What is needed: Quote the text of every record below word for word, leaving the pictures out of your answer.

[Start of Attachment]

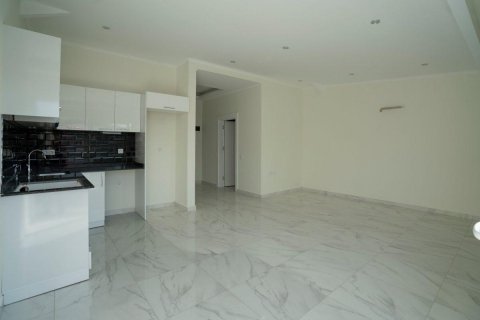 Penthouse i Kestel, Antalya, Tyrkiet Nr. 207220 - 18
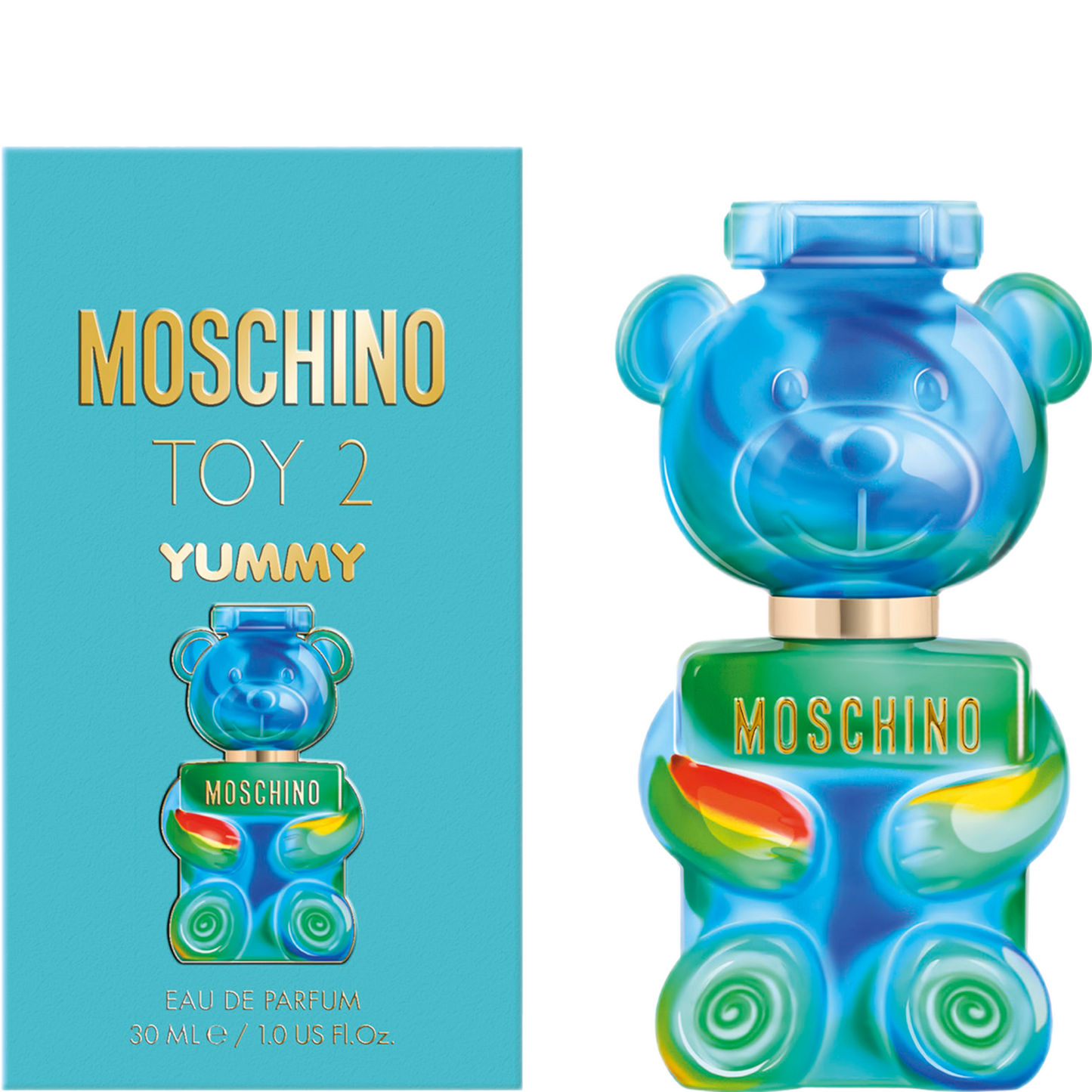 moschinoyummy001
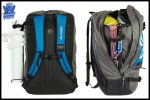 Waterkite-Bag-detail-840x560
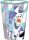 BOL DE FROZEN B.F.E-PETIT 260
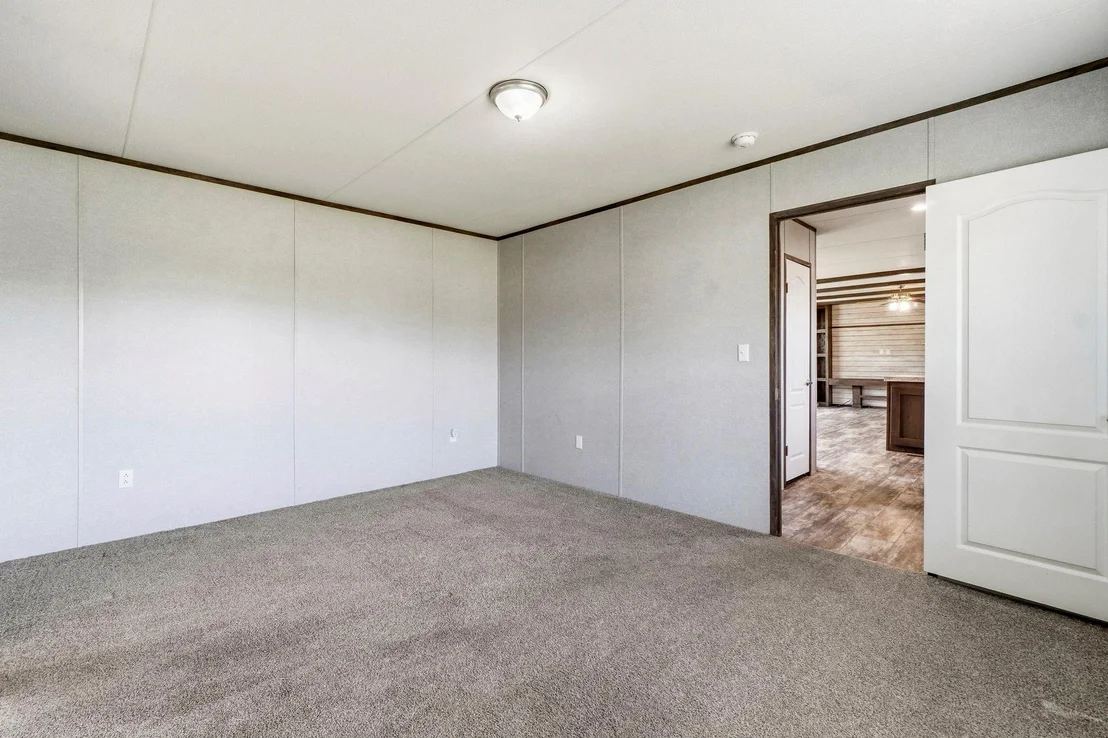 Photo of 17439 Virginia City Drive
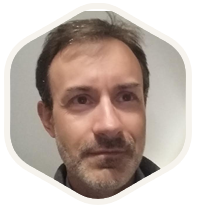 stephane
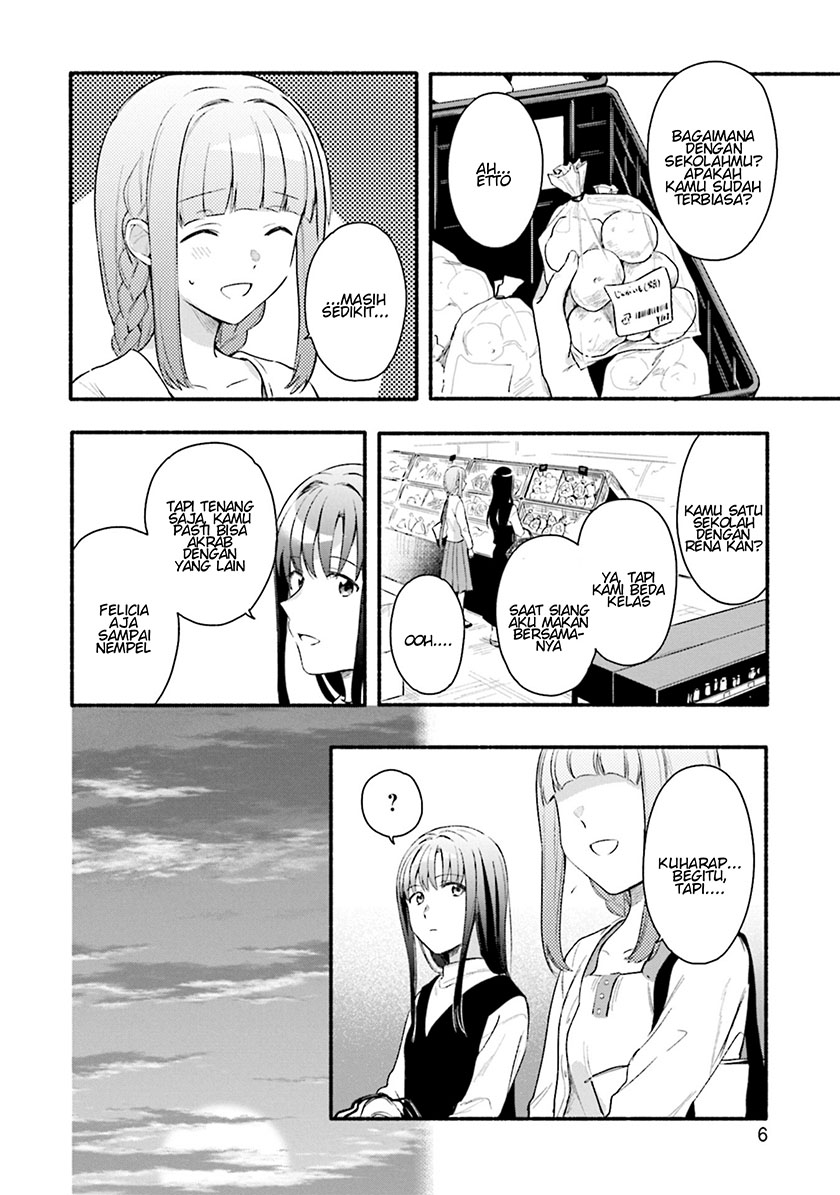 magia-record-mahou-shoujo-madoka-magica-gaiden - Chapter: 26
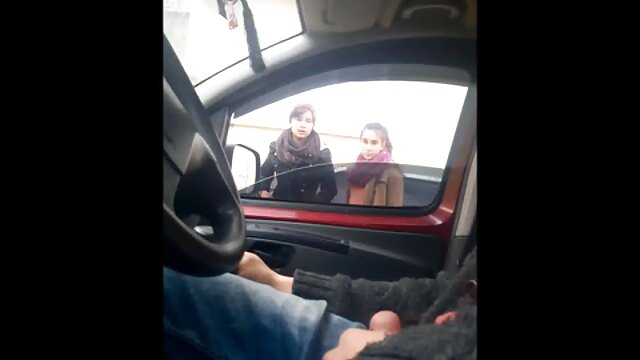 quan hệ tình dục qua đường hậu xxx hàn quôc môn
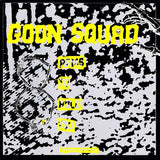 Goon Squad : Eight Arms To Hold You (12")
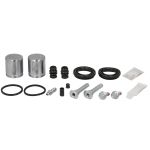Reparationssats, bromsok AUTOFREN SEINSA D45058S
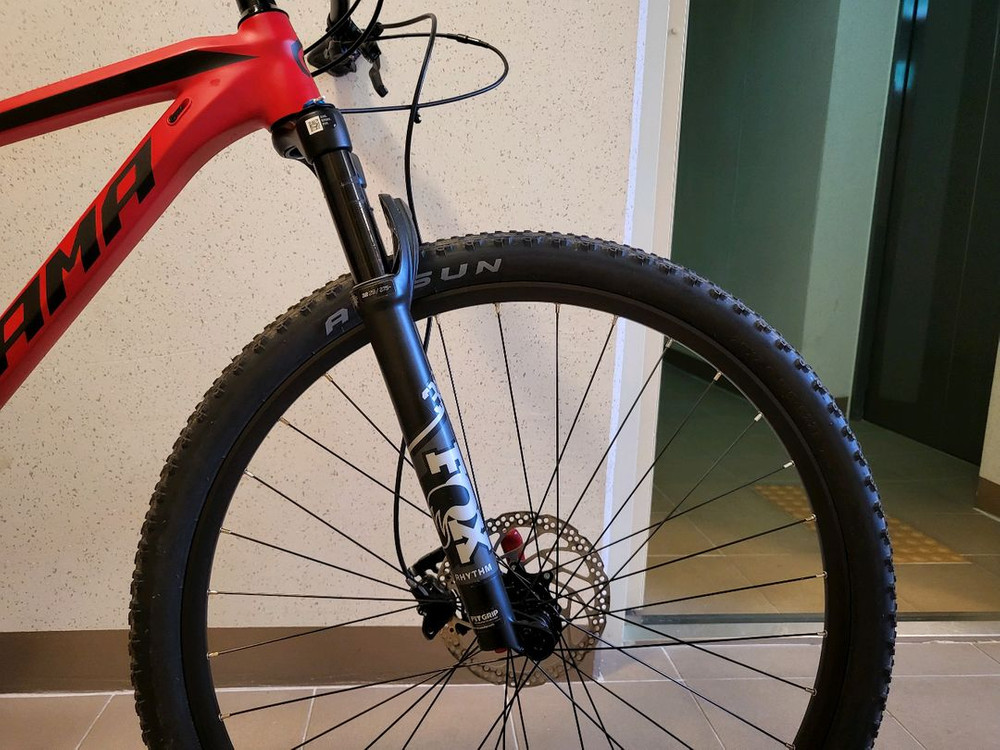 엘파마 페이스X6--8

[End of Attachment]

Your response:
 Penthouse i Kestel, Antalya, Tyrkiet Nr. 207220 - 18
 moschinoyummy001
 Waterkite-Bag-detail-840x560
 BOL DE FROZEN B.F.E-PETIT 260
 Photo of 17439 Virginia City Drive
 stephane
 magia-record-mahou-shoujo-madoka-magica-gaiden - Chapter: 26
 quan hệ tình dục qua đường hậu xxx hàn quôc môn
 Goon Squad : Eight Arms To Hold You (12")
Reparationssats, bromsok AUTOFREN SEINSA D45058S
 엘파마 페이스X6--8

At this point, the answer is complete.